In certain aspects, in a method according to the present invention, a fracture is made in a subterranean formation, the subterranean formation being in fluid communication with the surface, the method including: creating a fracture in the subterranean formation, the fracture having an interior surface with fracture faces; protecting fracture faces with formation protective material; and injecting into the fracture an encapsulated formation etching agent, wherein the encapsulated formation etching agent includes a formation etching agent and an encapsulating agent. Such methods provide improvements to those disclosed in U.S. Pat.
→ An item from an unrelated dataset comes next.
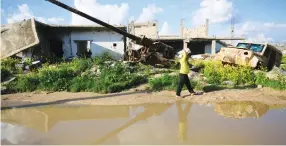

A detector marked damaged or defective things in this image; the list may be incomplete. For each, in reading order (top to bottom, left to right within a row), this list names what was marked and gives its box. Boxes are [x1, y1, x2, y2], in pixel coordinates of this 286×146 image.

damaged facade [0, 18, 126, 60]
damaged building [1, 18, 126, 60]
wrecked car [216, 42, 282, 70]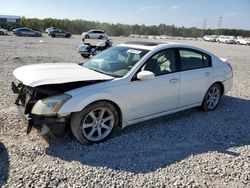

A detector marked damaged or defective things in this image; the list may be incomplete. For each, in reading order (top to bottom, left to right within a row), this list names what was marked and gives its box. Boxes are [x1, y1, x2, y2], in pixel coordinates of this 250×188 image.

No. 6,207,620 which is incorporated fully herein for all purposes; and such a method may include any of the subject matter of claims 2-18 of this patent.

In one method according to the present invention an acid-in-oil emulsion with the acid as an internal phase is used with formation protective material in the emulsion so that the formation protective material coats interior surfaces of the formation (e.g., surfaces of a fracture and/or of a fluid channel therethrough). In one aspect, the formation protective material is dispersed throughout the emulsion; and in another aspect, this material is in an external phase of the emulsion. In one aspect, the formation protective material is immiscible with the acid; and, in another aspect, it is miscible. In one aspect in such a method a corrosion inhibitor is added as an external phase of the emulsion, and the corrosion inhibitor prevents downhole corrosion of members downhole, e.g., but not limited to, tubulars, float equipment, packers, cementing equipment, casing, tubing, risers, and pipe,. In certain aspects, such methods are used in acidizing carbonate formations to enhance hydrocarbon recovery. The improvements according to the present invention can be used to improve the methods of U.S. Pat. No. 8,039,422 which is incorporated fully herein for all purposes.

In certain aspects, the present invention provides methods for treating a subterranean formation which include forming a treatment fluid including a carrier fluid with formation protective materials therein. Optionally, the treatment fluid may include a solid acid-precursor, and/or a solid scale inhibitor.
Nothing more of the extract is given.